The All India Muslim Personal Board will soon issue a circular that seek to persuade husbands from considering triple talaq, after coming under fire from the Supreme Court.

The cornered Muslim Board on Wednesday told the Supreme Court that it has decided to issue a circular to all qazis across the country that while finalising ‘nikahnama’ (marriage contract) they must take an oath from the husband that he will not give triple talaq to his wife.

There will also be a provision in the nikahnama allowing the wife to say no to the triple talaq practice.

The announcement was made by Kapil Sibal, the lawyer representing the board before a five-judge constitution bench which is hearing petitions challenging the validity of triple talaq.

After hearing the petitions for six continuous days, the bench reserved its verdict.

Sibal’s statement comes a day after the bench questioned how the Muslim community could claim it was fundamental to the religion, when they themselves admitted it was ‘sinful’ and the ‘worst form of divorce’.

Picking up an Islamic religious text during the high-voltage hearing and reading it, Chief Justice J S Khehar said: ‘Somebody gave this book to us. It says Talaq-e-biddat is a deviation from the right path. And now this is read and re-read during every Friday afternoon prayers. So during every prayer you say triple talaq is bad, sinful.’

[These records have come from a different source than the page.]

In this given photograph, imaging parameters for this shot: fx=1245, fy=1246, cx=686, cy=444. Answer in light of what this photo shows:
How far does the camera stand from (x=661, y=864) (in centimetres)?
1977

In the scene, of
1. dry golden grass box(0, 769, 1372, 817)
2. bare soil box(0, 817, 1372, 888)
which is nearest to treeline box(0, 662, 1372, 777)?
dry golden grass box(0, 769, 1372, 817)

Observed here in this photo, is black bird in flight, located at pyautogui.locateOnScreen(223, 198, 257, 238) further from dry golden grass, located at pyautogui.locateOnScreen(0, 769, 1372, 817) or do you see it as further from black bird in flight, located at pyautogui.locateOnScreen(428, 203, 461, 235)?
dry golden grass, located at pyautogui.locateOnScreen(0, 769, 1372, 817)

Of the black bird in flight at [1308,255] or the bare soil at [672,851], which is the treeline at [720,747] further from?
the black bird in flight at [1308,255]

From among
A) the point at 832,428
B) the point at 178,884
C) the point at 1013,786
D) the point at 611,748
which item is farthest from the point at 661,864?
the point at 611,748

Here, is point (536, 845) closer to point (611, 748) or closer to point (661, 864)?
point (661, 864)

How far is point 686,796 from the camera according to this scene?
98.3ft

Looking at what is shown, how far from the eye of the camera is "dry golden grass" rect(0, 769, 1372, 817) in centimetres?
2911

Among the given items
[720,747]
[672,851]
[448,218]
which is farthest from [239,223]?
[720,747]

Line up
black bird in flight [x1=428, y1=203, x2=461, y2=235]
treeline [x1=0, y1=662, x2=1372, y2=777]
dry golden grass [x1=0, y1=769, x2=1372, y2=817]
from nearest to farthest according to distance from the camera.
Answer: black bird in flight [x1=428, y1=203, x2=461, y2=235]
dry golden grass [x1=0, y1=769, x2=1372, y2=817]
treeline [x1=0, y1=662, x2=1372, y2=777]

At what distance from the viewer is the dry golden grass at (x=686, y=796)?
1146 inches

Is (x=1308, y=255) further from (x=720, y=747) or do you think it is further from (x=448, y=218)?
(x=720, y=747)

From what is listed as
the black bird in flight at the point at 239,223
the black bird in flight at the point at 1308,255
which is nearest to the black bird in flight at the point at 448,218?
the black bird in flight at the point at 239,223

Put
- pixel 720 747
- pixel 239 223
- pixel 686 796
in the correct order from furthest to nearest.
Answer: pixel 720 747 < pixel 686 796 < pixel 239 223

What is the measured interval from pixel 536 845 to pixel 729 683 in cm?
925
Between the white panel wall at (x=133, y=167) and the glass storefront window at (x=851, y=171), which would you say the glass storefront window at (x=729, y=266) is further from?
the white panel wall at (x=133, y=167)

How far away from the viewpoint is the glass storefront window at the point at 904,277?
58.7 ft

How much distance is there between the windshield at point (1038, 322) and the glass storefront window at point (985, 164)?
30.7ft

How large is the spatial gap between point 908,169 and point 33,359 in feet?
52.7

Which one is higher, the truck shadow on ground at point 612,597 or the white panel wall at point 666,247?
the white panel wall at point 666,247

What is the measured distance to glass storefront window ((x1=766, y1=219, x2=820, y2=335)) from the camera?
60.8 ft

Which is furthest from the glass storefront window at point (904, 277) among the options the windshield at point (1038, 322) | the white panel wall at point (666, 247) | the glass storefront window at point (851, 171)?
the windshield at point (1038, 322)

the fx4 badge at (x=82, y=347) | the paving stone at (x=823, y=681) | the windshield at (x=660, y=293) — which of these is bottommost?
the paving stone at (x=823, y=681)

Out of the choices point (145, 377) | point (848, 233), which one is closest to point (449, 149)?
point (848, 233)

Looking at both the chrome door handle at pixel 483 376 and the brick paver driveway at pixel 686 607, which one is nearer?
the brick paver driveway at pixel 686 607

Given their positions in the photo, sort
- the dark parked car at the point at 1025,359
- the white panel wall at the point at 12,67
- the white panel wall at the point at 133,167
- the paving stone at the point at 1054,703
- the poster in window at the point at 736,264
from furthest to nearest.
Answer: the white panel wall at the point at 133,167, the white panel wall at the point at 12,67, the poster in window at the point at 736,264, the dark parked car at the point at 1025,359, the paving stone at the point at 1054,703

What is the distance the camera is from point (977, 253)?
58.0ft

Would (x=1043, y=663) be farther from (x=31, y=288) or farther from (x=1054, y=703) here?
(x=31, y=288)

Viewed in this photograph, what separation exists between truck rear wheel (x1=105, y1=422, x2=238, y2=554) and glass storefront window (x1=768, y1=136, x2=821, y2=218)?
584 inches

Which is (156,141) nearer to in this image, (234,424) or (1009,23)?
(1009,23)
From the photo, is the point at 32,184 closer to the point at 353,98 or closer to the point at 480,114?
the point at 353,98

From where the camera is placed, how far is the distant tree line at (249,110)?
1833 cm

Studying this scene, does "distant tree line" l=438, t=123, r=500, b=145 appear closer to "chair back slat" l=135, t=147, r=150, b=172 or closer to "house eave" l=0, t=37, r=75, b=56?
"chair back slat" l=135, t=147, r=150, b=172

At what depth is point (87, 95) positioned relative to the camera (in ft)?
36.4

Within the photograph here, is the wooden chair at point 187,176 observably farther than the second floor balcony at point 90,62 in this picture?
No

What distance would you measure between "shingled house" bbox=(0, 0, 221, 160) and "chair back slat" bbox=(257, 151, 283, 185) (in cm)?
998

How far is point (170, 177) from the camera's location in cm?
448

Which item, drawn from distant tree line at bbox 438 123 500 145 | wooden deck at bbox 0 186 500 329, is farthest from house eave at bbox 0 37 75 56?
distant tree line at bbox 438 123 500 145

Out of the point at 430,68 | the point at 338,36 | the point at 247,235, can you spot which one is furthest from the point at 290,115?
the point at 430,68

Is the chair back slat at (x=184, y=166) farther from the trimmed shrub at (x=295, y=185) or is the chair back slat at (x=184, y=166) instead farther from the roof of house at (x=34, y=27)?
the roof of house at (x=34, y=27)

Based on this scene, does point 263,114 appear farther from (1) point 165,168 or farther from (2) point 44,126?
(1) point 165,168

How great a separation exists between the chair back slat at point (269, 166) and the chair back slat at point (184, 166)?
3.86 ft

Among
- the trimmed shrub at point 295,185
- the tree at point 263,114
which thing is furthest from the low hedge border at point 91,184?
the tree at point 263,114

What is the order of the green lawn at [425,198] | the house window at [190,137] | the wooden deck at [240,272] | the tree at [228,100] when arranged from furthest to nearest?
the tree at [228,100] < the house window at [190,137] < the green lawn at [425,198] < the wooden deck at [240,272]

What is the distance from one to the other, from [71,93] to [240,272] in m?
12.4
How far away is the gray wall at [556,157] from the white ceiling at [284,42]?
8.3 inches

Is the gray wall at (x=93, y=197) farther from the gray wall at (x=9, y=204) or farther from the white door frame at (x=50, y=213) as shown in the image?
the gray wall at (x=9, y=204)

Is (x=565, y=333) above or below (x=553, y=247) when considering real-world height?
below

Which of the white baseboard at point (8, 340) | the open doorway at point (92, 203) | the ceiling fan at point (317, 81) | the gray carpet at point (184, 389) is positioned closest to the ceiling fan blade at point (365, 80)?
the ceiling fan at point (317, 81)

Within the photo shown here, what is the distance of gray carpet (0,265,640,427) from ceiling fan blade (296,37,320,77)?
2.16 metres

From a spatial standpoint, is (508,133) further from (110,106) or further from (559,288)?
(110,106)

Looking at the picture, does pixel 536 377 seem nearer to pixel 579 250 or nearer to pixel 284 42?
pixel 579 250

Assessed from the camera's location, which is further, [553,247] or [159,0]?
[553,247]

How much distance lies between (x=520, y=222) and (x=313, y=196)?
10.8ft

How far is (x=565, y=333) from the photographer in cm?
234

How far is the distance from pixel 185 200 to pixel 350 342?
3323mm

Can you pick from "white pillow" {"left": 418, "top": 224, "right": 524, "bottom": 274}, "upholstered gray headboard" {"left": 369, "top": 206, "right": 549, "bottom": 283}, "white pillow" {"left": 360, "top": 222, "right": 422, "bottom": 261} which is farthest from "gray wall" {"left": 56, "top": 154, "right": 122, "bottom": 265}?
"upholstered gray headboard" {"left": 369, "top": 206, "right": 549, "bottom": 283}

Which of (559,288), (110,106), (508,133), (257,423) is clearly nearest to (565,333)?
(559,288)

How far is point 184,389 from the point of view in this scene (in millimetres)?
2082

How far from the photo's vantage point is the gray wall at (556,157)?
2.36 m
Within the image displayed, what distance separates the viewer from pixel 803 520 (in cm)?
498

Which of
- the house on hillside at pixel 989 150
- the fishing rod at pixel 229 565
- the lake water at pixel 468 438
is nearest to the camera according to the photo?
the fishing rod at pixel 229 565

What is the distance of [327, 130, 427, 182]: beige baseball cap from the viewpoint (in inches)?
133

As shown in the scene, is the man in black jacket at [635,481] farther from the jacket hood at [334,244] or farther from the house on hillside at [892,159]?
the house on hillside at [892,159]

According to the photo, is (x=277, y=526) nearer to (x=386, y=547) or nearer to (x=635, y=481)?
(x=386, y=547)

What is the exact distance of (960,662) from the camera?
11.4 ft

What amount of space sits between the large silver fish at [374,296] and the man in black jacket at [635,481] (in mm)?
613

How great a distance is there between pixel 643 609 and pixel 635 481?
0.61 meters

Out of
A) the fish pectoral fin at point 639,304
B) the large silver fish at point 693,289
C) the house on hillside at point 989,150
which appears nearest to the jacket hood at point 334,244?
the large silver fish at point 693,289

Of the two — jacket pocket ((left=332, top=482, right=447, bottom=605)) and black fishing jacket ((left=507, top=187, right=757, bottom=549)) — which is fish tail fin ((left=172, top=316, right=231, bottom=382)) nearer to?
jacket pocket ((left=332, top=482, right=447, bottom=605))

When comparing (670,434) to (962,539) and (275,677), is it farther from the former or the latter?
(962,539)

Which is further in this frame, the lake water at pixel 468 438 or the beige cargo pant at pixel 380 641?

Earlier the CJI also questioned the claim of another lawyer that triple talaq was sacrosanct and court could not interfere asking: ‘You yourself say it is the worst kind of divorce, sinful then how can triple talaq be sacrosanct and fundamental to religion and if it is not fundamental to religion, article 25 (freedom of religion) and 26 (freedom to manage religious affairs) will not come in.’

The CJI then too perused a copy of Quran and told the advocate that triple talaq was ‘mentioned nowhere in the book’.

The bench had also asked why India cannot do away with triple talaq when it is banned in 20 out 22 Muslim countries including Pakistan, Bangladesh and Afghanistan.

During Wednesday’s hearing, when Justice Kurian Joseph asked Sibal if ‘triple talaq was not theologically bad and sinful?’, he retorted, saying: ‘Lots of sinful things are happening in the society protected by customs’.

When Sibal said: ‘It may be bad, it may be sinful but women accept it’, a large number of women lawyers appearing for aggrieved women petitioners protested loudly saying: ‘No ..No…No’.

Sibal also said: ‘Your Lordship’s job is not sit in a Constitution Bench and decide what all are sinful in society’, adding: ‘Your lordship is sitting on a slippery slope as demands for banning many more practices will soon arises after the court allows this one. All these are not in the court’s domain. Please do not venture into it’.